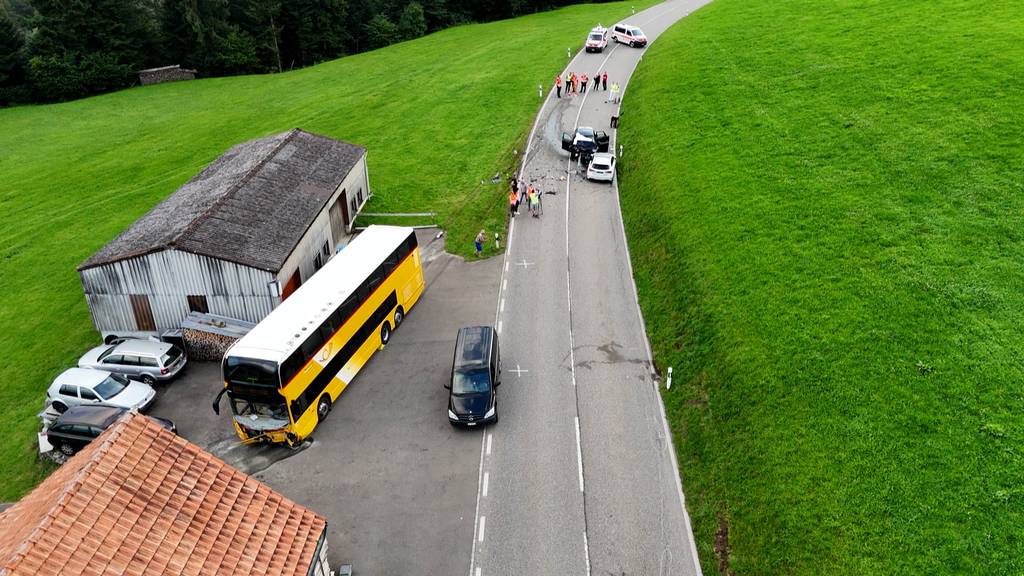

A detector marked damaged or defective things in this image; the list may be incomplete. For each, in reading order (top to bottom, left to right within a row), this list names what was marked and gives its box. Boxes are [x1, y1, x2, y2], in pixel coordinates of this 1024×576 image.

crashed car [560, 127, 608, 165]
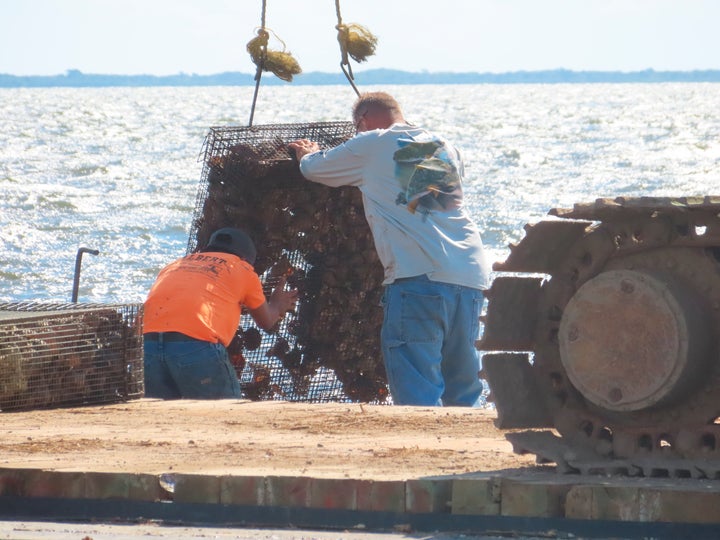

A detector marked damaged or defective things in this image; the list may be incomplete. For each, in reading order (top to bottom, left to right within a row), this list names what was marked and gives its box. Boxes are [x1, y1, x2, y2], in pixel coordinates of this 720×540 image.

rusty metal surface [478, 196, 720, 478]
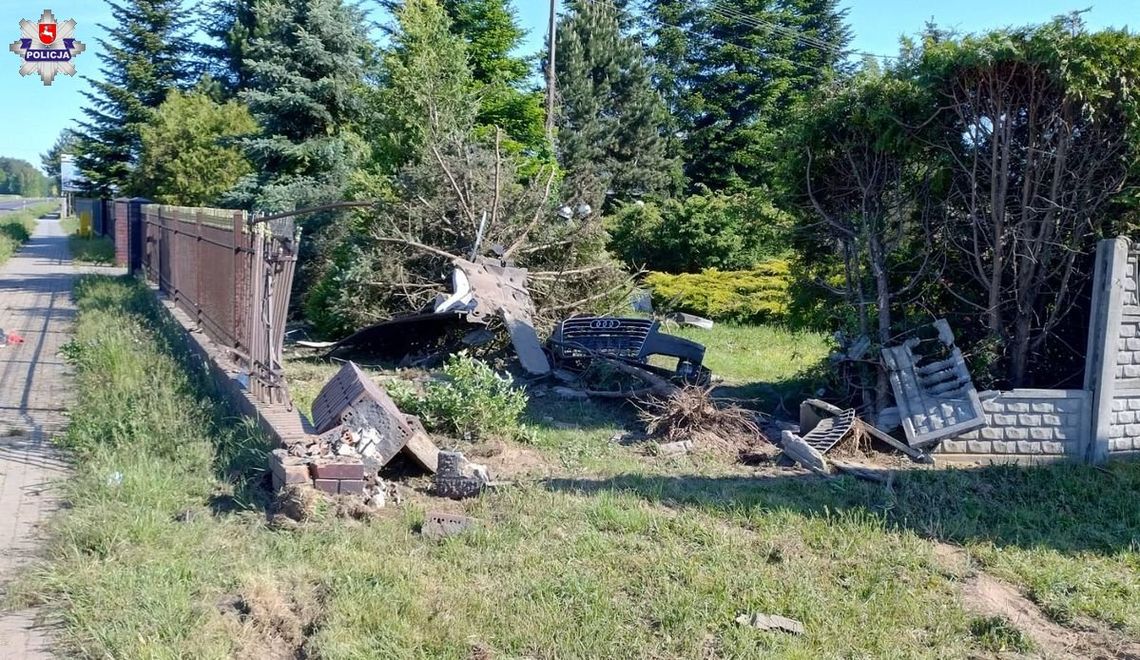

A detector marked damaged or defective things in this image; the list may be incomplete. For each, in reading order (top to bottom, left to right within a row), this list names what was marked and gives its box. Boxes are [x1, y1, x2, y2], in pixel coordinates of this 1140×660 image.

────

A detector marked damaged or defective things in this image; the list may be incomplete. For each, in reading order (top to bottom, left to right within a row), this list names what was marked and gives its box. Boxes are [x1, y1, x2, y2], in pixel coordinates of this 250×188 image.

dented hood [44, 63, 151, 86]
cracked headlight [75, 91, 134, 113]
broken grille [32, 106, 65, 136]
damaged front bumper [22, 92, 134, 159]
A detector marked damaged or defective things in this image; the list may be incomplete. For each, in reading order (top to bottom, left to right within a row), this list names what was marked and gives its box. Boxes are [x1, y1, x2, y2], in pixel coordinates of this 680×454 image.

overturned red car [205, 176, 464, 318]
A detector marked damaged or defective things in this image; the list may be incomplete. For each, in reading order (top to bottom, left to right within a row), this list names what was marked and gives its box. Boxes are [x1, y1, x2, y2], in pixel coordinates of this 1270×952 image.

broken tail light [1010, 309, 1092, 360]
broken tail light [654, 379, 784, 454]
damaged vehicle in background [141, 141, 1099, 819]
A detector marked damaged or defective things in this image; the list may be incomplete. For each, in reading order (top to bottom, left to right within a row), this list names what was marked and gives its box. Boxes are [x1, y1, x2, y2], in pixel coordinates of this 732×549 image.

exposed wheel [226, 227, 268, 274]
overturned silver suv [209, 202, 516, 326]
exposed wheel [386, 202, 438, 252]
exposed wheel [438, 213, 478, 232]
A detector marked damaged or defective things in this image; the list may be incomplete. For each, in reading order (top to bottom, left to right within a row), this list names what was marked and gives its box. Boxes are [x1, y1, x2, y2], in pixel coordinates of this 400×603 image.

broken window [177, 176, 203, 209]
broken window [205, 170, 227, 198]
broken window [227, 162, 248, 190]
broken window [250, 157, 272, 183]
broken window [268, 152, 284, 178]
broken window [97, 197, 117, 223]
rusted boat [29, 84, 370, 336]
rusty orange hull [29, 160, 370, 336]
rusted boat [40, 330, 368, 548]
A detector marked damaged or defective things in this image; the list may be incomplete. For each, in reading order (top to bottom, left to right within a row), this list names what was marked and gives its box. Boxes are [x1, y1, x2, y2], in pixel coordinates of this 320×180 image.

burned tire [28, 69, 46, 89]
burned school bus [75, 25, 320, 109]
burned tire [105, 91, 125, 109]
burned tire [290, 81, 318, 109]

────

**Problem statement:** Copy the lines above exactly, from the line with "this 1024×576 image." to the line with "this 1140×660 image.", both included. Leave out the pictures.

**Finished task:**
A detector marked damaged or defective things in this image; the list may be incomplete. For each, in reading order (top to bottom, left to right within a row), this list names what was marked and gives its box. Boxes are [x1, y1, x2, y2], in pixel coordinates of this 1024×576 image.

crashed car [560, 127, 608, 165]

A detector marked damaged or defective things in this image; the list may be incomplete. For each, in reading order (top to bottom, left to right within a row), this list names what was marked and gives its box. Boxes are [x1, y1, x2, y2], in pixel coordinates of this 720×540 image.

rusty metal surface [478, 196, 720, 478]

A detector marked damaged or defective things in this image; the list may be incomplete. For each, in reading order (top to bottom, left to right within a row), this list names what was marked and gives its box. Boxes are [x1, y1, x2, y2], in pixel coordinates of this 1140×660 image.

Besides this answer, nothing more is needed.